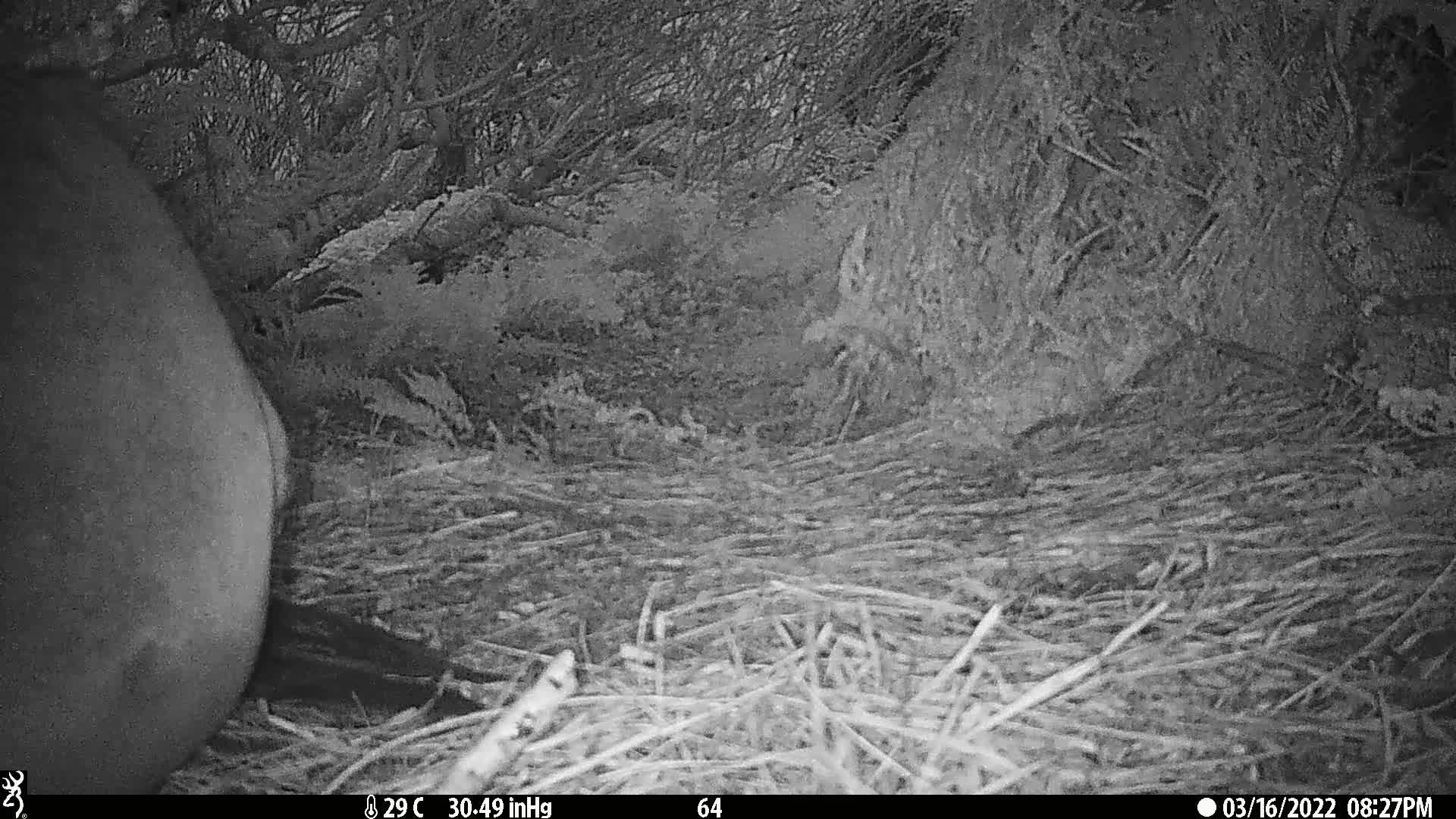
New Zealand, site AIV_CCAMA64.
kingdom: Animalia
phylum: Chordata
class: Mammalia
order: Carnivora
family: Otariidae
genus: Phocarctos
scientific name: Phocarctos hookeri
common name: new zealand sea lion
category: sealion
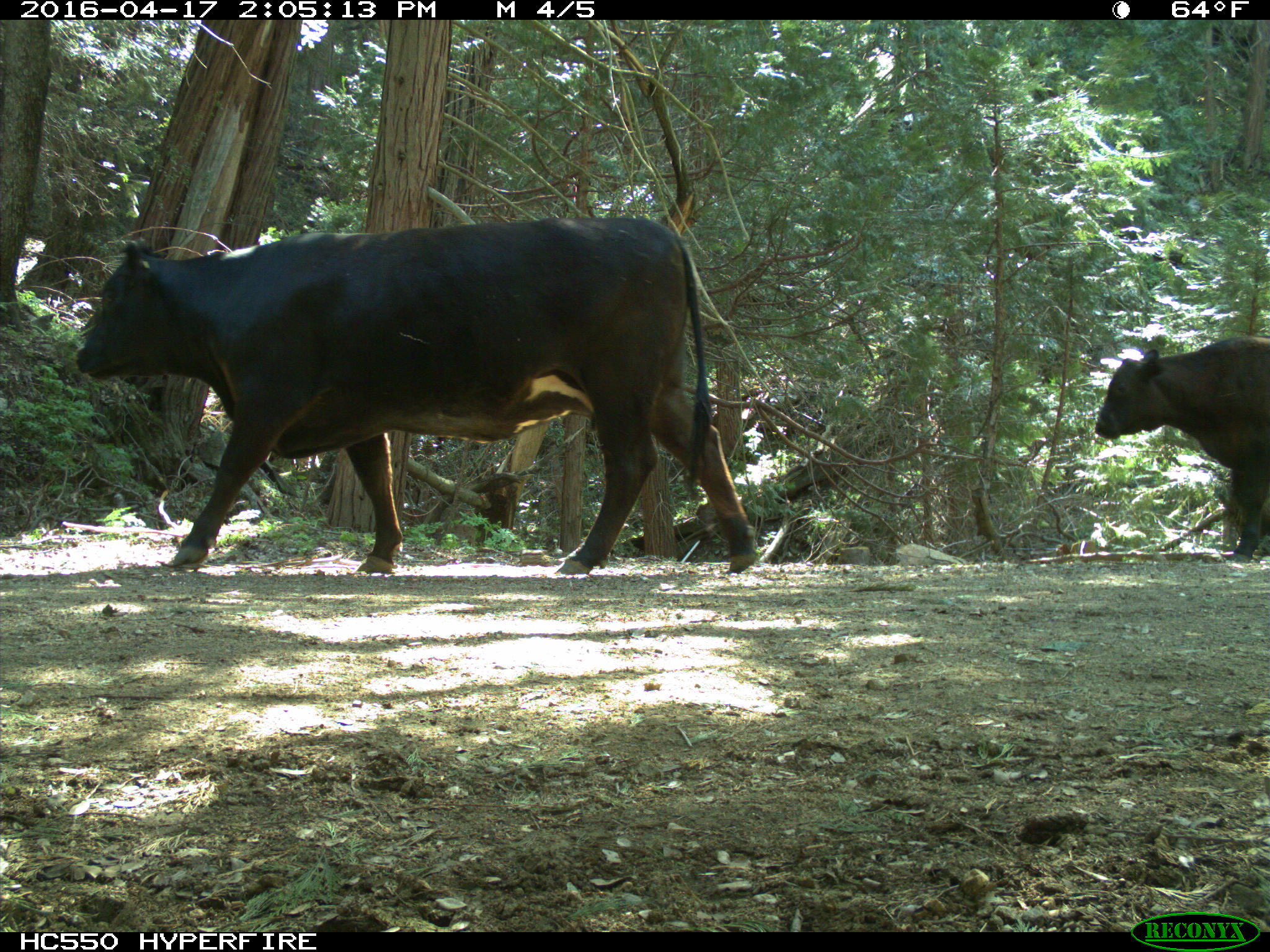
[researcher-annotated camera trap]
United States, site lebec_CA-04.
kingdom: Animalia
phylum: Chordata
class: Mammalia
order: Artiodactyla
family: Bovidae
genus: Bos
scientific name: Bos taurus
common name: domestic cow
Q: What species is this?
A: Bos taurus (domestic cow).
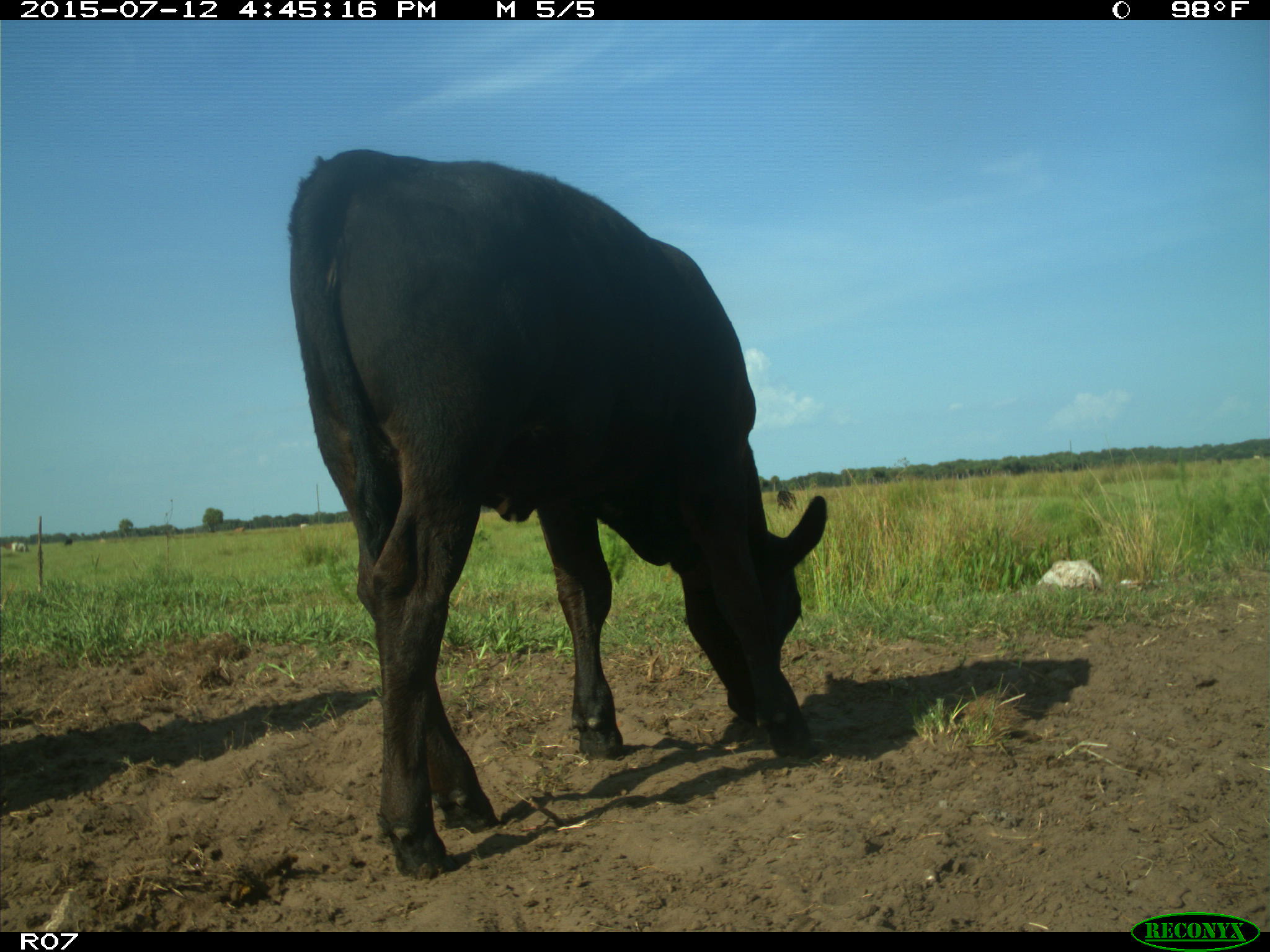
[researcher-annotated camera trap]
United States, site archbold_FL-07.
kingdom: Animalia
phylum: Chordata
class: Mammalia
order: Artiodactyla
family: Bovidae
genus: Bos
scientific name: Bos taurus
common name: domestic cow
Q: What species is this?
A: Bos taurus (domestic cow).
===
*About this exercise:*
Pictures must not appear in the copy, which must otherwise match the listing exactly.

*Result of this exercise:*
New Zealand, site AIV_CCAMA64.
kingdom: Animalia
phylum: Chordata
class: Mammalia
order: Carnivora
family: Otariidae
genus: Phocarctos
scientific name: Phocarctos hookeri
common name: new zealand sea lion
category: sealion
[researcher-annotated camera trap]
United States, site lebec_CA-04.
kingdom: Animalia
phylum: Chordata
class: Mammalia
order: Artiodactyla
family: Bovidae
genus: Bos
scientific name: Bos taurus
common name: domestic cow
Q: What species is this?
A: Bos taurus (domestic cow).
[researcher-annotated camera trap]
United States, site archbold_FL-07.
kingdom: Animalia
phylum: Chordata
class: Mammalia
order: Artiodactyla
family: Bovidae
genus: Bos
scientific name: Bos taurus
common name: domestic cow
Q: What species is this?
A: Bos taurus (domestic cow).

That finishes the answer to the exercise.